Select the file, click Manage access. Find the person or link, click the down arrow next to their permission level, and choose Stop sharing or Remove. The change takes effect immediately — their next click on the link fails. Takes under 60 seconds and doesn’t notify the person (deliberately).

Does the person get notified when I revoke their access?

No — SharePoint doesn’t notify people when their access is revoked. This is by design (you might be doing a security review, or removing a former employee). If you want to tell the person, you’ll need to email them separately. If the revocation is sensitive, the silent default is usually what you want.

Can I revoke access to a SharePoint link without removing the file?

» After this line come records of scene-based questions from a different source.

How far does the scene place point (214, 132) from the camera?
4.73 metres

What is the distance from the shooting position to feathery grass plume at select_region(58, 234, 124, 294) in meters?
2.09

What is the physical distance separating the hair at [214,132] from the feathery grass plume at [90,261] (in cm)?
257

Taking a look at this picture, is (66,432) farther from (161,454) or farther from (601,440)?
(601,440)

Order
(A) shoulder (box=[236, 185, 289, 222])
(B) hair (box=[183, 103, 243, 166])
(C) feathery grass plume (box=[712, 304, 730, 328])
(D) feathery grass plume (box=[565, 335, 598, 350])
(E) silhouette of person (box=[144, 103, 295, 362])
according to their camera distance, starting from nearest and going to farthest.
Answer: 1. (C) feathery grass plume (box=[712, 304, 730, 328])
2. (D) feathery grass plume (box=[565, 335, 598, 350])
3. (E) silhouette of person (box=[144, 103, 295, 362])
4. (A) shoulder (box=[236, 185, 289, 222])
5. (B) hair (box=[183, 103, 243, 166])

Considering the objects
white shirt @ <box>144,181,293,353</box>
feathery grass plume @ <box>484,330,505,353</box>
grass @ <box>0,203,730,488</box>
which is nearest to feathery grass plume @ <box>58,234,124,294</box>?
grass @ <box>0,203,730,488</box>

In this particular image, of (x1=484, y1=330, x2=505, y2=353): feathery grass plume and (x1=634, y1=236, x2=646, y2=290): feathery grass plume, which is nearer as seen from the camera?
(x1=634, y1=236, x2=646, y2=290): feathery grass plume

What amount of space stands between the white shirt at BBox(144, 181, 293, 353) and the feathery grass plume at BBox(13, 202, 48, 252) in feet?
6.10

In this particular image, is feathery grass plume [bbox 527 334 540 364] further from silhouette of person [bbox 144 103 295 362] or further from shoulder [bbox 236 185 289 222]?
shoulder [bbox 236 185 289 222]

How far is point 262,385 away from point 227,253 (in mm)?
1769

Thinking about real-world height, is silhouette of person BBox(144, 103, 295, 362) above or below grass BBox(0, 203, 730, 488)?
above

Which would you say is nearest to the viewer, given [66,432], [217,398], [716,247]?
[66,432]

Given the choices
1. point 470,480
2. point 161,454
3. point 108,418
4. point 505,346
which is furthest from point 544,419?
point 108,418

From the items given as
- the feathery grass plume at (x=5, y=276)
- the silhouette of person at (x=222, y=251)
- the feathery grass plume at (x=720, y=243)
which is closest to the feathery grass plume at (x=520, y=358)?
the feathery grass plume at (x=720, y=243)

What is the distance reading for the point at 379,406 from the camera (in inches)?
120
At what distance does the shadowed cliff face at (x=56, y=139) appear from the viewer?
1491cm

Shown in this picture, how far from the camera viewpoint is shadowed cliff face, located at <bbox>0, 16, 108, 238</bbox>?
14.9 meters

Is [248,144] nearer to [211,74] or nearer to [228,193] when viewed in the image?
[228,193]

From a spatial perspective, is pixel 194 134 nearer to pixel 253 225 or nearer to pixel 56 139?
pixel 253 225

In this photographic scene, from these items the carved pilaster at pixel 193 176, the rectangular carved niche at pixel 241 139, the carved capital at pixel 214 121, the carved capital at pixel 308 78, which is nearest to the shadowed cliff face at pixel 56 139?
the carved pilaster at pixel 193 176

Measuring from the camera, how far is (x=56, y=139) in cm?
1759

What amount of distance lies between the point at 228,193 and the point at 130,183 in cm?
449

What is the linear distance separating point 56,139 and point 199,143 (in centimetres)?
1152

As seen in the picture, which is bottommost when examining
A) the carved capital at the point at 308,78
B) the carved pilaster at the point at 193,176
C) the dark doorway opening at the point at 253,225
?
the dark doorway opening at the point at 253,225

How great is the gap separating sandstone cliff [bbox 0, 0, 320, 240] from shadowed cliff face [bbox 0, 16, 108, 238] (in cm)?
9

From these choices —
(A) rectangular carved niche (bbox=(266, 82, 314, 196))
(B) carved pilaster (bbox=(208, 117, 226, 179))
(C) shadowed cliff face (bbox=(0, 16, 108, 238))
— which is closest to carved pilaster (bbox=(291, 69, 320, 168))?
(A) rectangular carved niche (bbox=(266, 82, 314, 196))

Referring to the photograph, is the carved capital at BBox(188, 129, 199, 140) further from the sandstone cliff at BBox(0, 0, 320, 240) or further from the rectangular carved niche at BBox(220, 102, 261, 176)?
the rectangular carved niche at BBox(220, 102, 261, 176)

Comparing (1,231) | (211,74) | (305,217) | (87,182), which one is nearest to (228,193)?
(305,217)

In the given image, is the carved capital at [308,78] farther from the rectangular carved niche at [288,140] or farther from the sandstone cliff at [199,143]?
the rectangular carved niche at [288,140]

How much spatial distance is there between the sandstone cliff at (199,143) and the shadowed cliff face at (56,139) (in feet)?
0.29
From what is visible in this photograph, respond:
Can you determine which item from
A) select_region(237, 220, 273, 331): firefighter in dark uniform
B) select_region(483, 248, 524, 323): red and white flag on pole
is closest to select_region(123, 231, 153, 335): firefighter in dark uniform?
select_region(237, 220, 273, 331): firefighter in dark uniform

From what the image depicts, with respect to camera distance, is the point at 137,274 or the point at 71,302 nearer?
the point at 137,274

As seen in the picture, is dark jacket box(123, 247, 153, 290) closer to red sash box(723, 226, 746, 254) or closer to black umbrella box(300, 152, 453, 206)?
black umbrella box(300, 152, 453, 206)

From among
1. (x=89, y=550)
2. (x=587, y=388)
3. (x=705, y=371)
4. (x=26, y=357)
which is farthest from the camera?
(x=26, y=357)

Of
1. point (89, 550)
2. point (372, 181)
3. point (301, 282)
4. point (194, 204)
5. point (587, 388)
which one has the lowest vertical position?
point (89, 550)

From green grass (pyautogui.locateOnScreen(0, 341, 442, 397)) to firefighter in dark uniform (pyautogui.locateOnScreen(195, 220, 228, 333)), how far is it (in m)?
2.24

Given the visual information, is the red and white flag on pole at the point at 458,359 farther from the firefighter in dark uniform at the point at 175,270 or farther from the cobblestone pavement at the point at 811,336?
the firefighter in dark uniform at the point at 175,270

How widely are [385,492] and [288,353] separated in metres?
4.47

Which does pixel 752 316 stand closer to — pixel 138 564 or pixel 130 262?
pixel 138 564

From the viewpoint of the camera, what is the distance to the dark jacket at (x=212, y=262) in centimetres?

Yes — Manage Access lets you revoke individual sharing links without affecting the file or other people’s access. Each sharing link is independent. You can remove the ‘Anyone with the link’ you created in 2024 while keeping all the named-person shares intact. Surgical control.

How do I find SharePoint files I’ve shared with people who no longer need access?

There’s no automatic ‘stale access’ report, but two workarounds: filter the OneDrive sharing report (under Shared) for old items, or build a Power Automate flow that scans your files monthly and flags external shares older than 90 days. Either way, set a recurring quarterly access review on your calendar.